» **Work request**
Please copy the records exactly as they appear, with all pictures left out.

Stored data
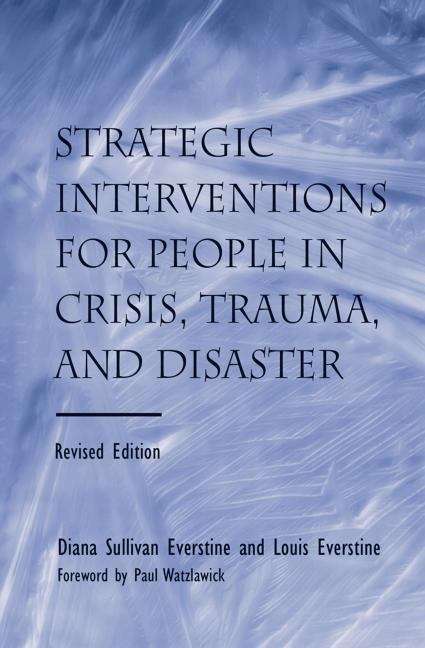 STRATEGIC INTERVENTIONS FOR PEOPLE IN CRISIS, TRAUMA, AND DISASTER

Revised Edition

Diana Sullivan Everstine and Louis Everstine
Foreword by Paul Watzlawick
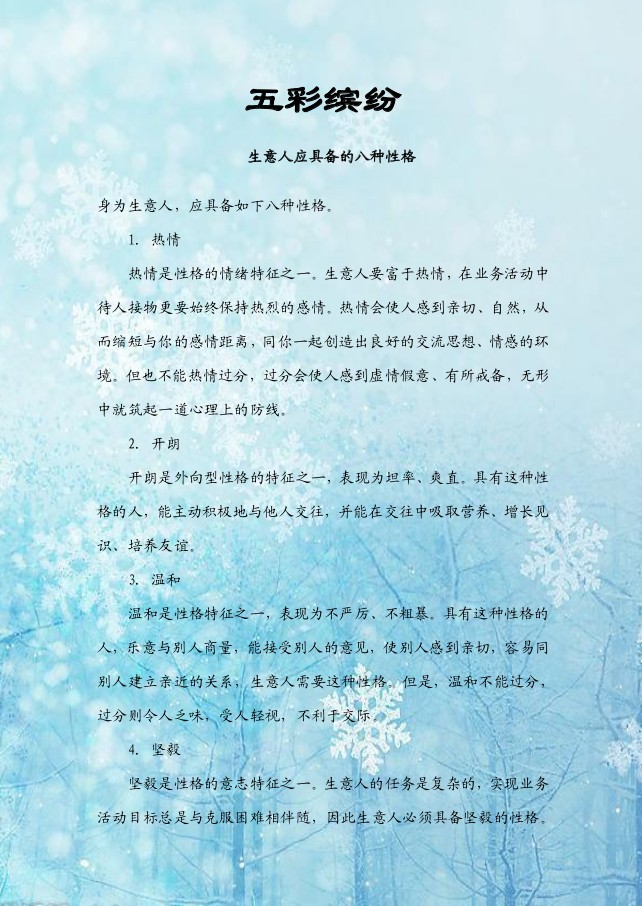 五彩缤纷

生意人应具备的八种性格

身为生意人，应具备如下八种性格。

1. 热情

热情是性格的情绪特征之一。生意人要富于热情，在业务活动中待人接物更要始终保持热烈的感情。热情会使人感到亲切、自然，从而缩短与你的感情距离，同你一起创造出良好的交流思想、情感的环境。但也不能热情过分，过分会使人感到虚情假意、有所戒备，无形中就筑起一道心理上的防线。

2. 开朗

开朗是外向型性格的特征之一，表现为坦率、爽直。具有这种性格的人，能主动积极地与他人交往，并能在交往中吸取营养、增长见识、培养友谊。

3. 温和

温和是性格特征之一，表现为不严厉、不粗暴。具有这种性格的人，乐意与别人商量，能接受别人的意见，使别人感到亲切，容易同别人建立亲近的关系，生意人需要这种性格。但是，温和不能过分，过分则令人乏味，受人轻视，不利于交际。

4. 坚毅

坚毅是性格的意志特征之一。生意人的任务是复杂的，实现业务活动目标总是与克服困难相伴随，因此生意人必须具备坚毅的性格。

» **Your solution**
 STRATEGIC INTERVENTIONS FOR PEOPLE IN CRISIS, TRAUMA, AND DISASTER

Revised Edition

Diana Sullivan Everstine and Louis Everstine
Foreword by Paul Watzlawick
 五彩缤纷

生意人应具备的八种性格

身为生意人，应具备如下八种性格。

1. 热情

热情是性格的情绪特征之一。生意人要富于热情，在业务活动中待人接物更要始终保持热烈的感情。热情会使人感到亲切、自然，从而缩短与你的感情距离，同你一起创造出良好的交流思想、情感的环境。但也不能热情过分，过分会使人感到虚情假意、有所戒备，无形中就筑起一道心理上的防线。

2. 开朗

开朗是外向型性格的特征之一，表现为坦率、爽直。具有这种性格的人，能主动积极地与他人交往，并能在交往中吸取营养、增长见识、培养友谊。

3. 温和

温和是性格特征之一，表现为不严厉、不粗暴。具有这种性格的人，乐意与别人商量，能接受别人的意见，使别人感到亲切，容易同别人建立亲近的关系，生意人需要这种性格。但是，温和不能过分，过分则令人乏味，受人轻视，不利于交际。

4. 坚毅

坚毅是性格的意志特征之一。生意人的任务是复杂的，实现业务活动目标总是与克服困难相伴随，因此生意人必须具备坚毅的性格。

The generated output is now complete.